It’s the branch of applied mathematics that studies how to efficiently minimize convex functions (functions whose graph never falls below the straight line connecting any two of its points). It’s the theoretical foundation behind nearly every optimizer used to train machine learning models.
What does the 30-year gap mean in this case?
It refers to the gap between what Nesterov proved in 1983 for the smooth case and what remained to be proven for the nonsmooth convex case with bounded subgradients, a problem open since the 1990s according to the r/math thread.

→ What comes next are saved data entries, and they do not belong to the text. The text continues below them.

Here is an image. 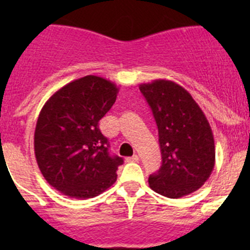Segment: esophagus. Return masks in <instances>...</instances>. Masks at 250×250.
Here are the masks:
<instances>
[{
    "mask_svg": "<svg viewBox=\"0 0 250 250\" xmlns=\"http://www.w3.org/2000/svg\"><path fill=\"white\" fill-rule=\"evenodd\" d=\"M126 161L127 163H136V161H139V156L132 155V156H130V158H126Z\"/></svg>",
    "mask_w": 250,
    "mask_h": 250,
    "instance_id": "1",
    "label": "esophagus"
}]
</instances>
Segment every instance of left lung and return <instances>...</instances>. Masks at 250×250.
I'll return each mask as SVG.
<instances>
[{
    "label": "left lung",
    "instance_id": "8db88e82",
    "mask_svg": "<svg viewBox=\"0 0 250 250\" xmlns=\"http://www.w3.org/2000/svg\"><path fill=\"white\" fill-rule=\"evenodd\" d=\"M159 131L161 167L149 176L152 190L171 199L196 191L215 164L211 127L191 95L178 83L155 80L139 86Z\"/></svg>",
    "mask_w": 250,
    "mask_h": 250
}]
</instances>
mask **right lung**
<instances>
[{
	"label": "right lung",
	"instance_id": "obj_1",
	"mask_svg": "<svg viewBox=\"0 0 250 250\" xmlns=\"http://www.w3.org/2000/svg\"><path fill=\"white\" fill-rule=\"evenodd\" d=\"M119 89L87 75L57 90L43 105L35 129V156L46 182L76 199L94 198L116 182L124 163L109 154L99 121L114 105Z\"/></svg>",
	"mask_w": 250,
	"mask_h": 250
}]
</instances>
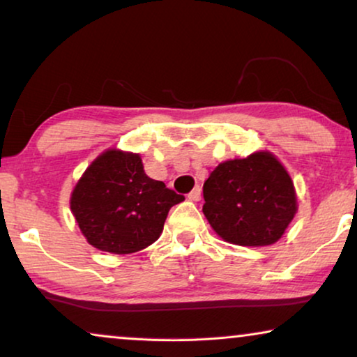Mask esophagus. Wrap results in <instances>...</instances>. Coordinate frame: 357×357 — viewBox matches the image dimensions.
I'll return each mask as SVG.
<instances>
[{
  "label": "esophagus",
  "mask_w": 357,
  "mask_h": 357,
  "mask_svg": "<svg viewBox=\"0 0 357 357\" xmlns=\"http://www.w3.org/2000/svg\"><path fill=\"white\" fill-rule=\"evenodd\" d=\"M188 198L192 199V202H199V199H202V188L195 187L192 192L188 193Z\"/></svg>",
  "instance_id": "obj_1"
}]
</instances>
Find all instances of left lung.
<instances>
[{"instance_id": "8db88e82", "label": "left lung", "mask_w": 357, "mask_h": 357, "mask_svg": "<svg viewBox=\"0 0 357 357\" xmlns=\"http://www.w3.org/2000/svg\"><path fill=\"white\" fill-rule=\"evenodd\" d=\"M203 198L218 236L243 247L275 243L297 211L294 183L270 153L219 164L203 185Z\"/></svg>"}]
</instances>
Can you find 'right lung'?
<instances>
[{
  "mask_svg": "<svg viewBox=\"0 0 357 357\" xmlns=\"http://www.w3.org/2000/svg\"><path fill=\"white\" fill-rule=\"evenodd\" d=\"M183 195L144 174L138 154L107 151L71 195V211L87 242L102 252L133 253L155 242L169 209Z\"/></svg>",
  "mask_w": 357,
  "mask_h": 357,
  "instance_id": "right-lung-1",
  "label": "right lung"
}]
</instances>
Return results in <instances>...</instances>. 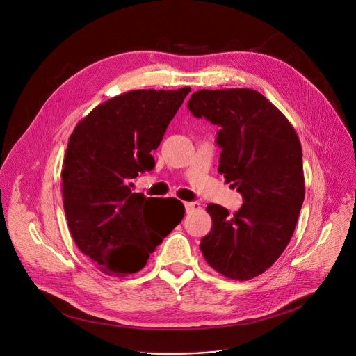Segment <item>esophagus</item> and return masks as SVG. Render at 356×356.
I'll list each match as a JSON object with an SVG mask.
<instances>
[{
  "label": "esophagus",
  "mask_w": 356,
  "mask_h": 356,
  "mask_svg": "<svg viewBox=\"0 0 356 356\" xmlns=\"http://www.w3.org/2000/svg\"><path fill=\"white\" fill-rule=\"evenodd\" d=\"M184 207H186V211H187V213L197 211V210H200V203H199V202H186V203H184Z\"/></svg>",
  "instance_id": "obj_1"
}]
</instances>
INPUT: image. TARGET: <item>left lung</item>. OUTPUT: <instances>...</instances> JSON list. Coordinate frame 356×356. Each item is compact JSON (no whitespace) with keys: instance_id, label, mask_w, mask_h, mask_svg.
Segmentation results:
<instances>
[{"instance_id":"1","label":"left lung","mask_w":356,"mask_h":356,"mask_svg":"<svg viewBox=\"0 0 356 356\" xmlns=\"http://www.w3.org/2000/svg\"><path fill=\"white\" fill-rule=\"evenodd\" d=\"M187 108L221 126L218 173L244 199L234 214L207 206L213 224L200 250L221 275L251 280L278 260L296 230L305 197L298 135L278 108L248 88L202 89Z\"/></svg>"}]
</instances>
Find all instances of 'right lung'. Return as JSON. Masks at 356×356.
Instances as JSON below:
<instances>
[{"mask_svg": "<svg viewBox=\"0 0 356 356\" xmlns=\"http://www.w3.org/2000/svg\"><path fill=\"white\" fill-rule=\"evenodd\" d=\"M188 92L120 93L92 109L70 136L60 173L63 210L78 248L105 274L140 271L184 216L179 200L177 210L154 214L156 199L131 187L154 168L150 153Z\"/></svg>", "mask_w": 356, "mask_h": 356, "instance_id": "add662e5", "label": "right lung"}]
</instances>
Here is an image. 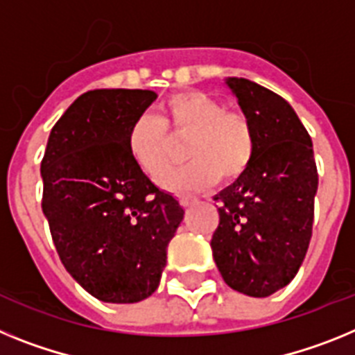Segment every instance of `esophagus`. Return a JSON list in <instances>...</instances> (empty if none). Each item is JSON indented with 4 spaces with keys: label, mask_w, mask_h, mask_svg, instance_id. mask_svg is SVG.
<instances>
[{
    "label": "esophagus",
    "mask_w": 355,
    "mask_h": 355,
    "mask_svg": "<svg viewBox=\"0 0 355 355\" xmlns=\"http://www.w3.org/2000/svg\"><path fill=\"white\" fill-rule=\"evenodd\" d=\"M196 203V198L195 196H182L180 198V205L182 207H191V205H195Z\"/></svg>",
    "instance_id": "1"
}]
</instances>
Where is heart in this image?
<instances>
[{
    "label": "heart",
    "mask_w": 355,
    "mask_h": 355,
    "mask_svg": "<svg viewBox=\"0 0 355 355\" xmlns=\"http://www.w3.org/2000/svg\"><path fill=\"white\" fill-rule=\"evenodd\" d=\"M190 137L188 164L167 174L173 164L174 141ZM175 140L173 141V139ZM255 132L250 119L230 112L202 91L175 92L160 105V116L143 114L128 132V152L153 182L166 174L162 186L175 193L207 189L218 178L236 180L255 157Z\"/></svg>",
    "instance_id": "obj_1"
}]
</instances>
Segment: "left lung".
<instances>
[{"instance_id":"obj_1","label":"left lung","mask_w":355,"mask_h":355,"mask_svg":"<svg viewBox=\"0 0 355 355\" xmlns=\"http://www.w3.org/2000/svg\"><path fill=\"white\" fill-rule=\"evenodd\" d=\"M225 84L257 144L250 168L214 196L212 257L230 288L264 298L295 279L309 248L318 189L313 141L282 96L246 78Z\"/></svg>"}]
</instances>
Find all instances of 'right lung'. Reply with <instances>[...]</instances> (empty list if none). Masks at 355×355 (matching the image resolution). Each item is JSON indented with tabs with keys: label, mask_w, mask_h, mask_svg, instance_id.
Instances as JSON below:
<instances>
[{
	"label": "right lung",
	"mask_w": 355,
	"mask_h": 355,
	"mask_svg": "<svg viewBox=\"0 0 355 355\" xmlns=\"http://www.w3.org/2000/svg\"><path fill=\"white\" fill-rule=\"evenodd\" d=\"M153 91L84 92L55 123L41 162L42 212L64 268L92 297L134 304L159 288L184 218L128 152Z\"/></svg>",
	"instance_id": "add662e5"
}]
</instances>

What is Lean, and why does a mathematical proof go through it?
Lean is a proof assistant: a language and compiler that verify, step by step, that every logical inference in a mathematical proof is valid according to a fixed set of axioms. If a proof compiles in Lean, it can’t have hidden reasoning errors.
What is Mathlib?
It’s Lean 4’s community-driven math library: thousands of already-formalized definitions and theorems (analysis, algebra, measure theory, among others) that any new proof builds on instead of reconstructing everything from scratch.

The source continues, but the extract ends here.